One of the most exasperating features of emergent church thinking is the constant tendency to set propositional statements over against narrative. Abandoning propositions, they are trying to recover the idea of pastor as story-teller. As I have pointed out before, this is like abandoning verbs and nouns in favor of sentences, or lumber for houses. Stories are made up of propositions. “In a castle by a lake lived a little boy with his green dragon” is proposition. “Jesus rose from the dead” is a proposition.
The confusion is so widespread, and yet so simplistic, it is worth asking what on earth the emergent folks are reacting to. For it must be a reaction, and clearly does not represent a well-thought out position. When they reject propositional theology in favor of story, what do they think they are rejecting? I believe the problem they have with “propositions” is caused by the fact that ministers do not act like they believe their propositions (whether they are found in dogmatic theology, may its tribe increase, or in stories). This problem is actually as old as dirt, and the reaction to it does not deserve to be dignified with a breathless, cutting edge term like post-modernism. When Jesus came along and began teaching with authority, and not as the scribes, the twelve disciples did not begin identifying themselves as post-scribal. What the postmodernists and emergent church johnnies are reacting to is the perennial problem of ecclesiastics who have positional authority without having what we call moral authority. But moral authority is granted by the Spirit of God, and not by spastic reactions to the dull guys who are currently in charge. It takes more than just quitting your job as pastor in the ho-hum church and starting up a new “emergent” church in a nightclub to obtain moral authority. Where is the improvement if we move from dull people doing normal things to dull people doing weird things?
If your living room is dull, nothing changes just because you rearrange the furniture. Of course, if you get really exasperated with the Dullness, you can liven things up for about fifteen minutes if you paint the couch with orange latex. But after that, it is still a dull place to be, and the couch is sticky.

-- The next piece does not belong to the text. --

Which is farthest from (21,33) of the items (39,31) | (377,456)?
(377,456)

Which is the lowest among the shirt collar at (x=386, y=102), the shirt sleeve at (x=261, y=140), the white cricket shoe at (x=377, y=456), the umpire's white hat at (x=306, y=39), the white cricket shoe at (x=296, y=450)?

The rabbis who did not have the authority that Jesus had could not have remedied the problem by getting an eyebrow pierced. Okay, a bit of excitement for a sabbath or two, but when we all settle down again, he still preaches like dishwater left in the sink overnight. And if he goes for another three weeks, and tries to regain the previous excitement by getting the other eyebrow pierced, you have a good picture of the vanity of the emergent church. Ironmongery and sticky couches will never give you something to say. And if you have nothing to say, that fact will always be evident to everyone shortly.
Propositions are among the most thrilling gifts that God ever gave to us. But sin blinds us, and those who cannot see this are spiritual dullards. This includes people who professionally handle their dusty books propositions in the Ssshhh! Library of God, as well as those who pretend to throw propositions away in order to tell us all a Really Exciting Metanarrative. But for starters, exciting metanarratives don’t have words like metanarrative in the title. In Anglo/Saxon, this word would be rendered as Bigstory, or in western parlance, Tall Tale. As they reject propositions, I await the results with the same anticipation of a customer in a diner who has ordered an omelet from a cook who doesn’t believe in eggs anymore. In either case, all who treat propositions with contempt are spiritual dullards — and whether they are scribes or post-scribes doesn’t much matter.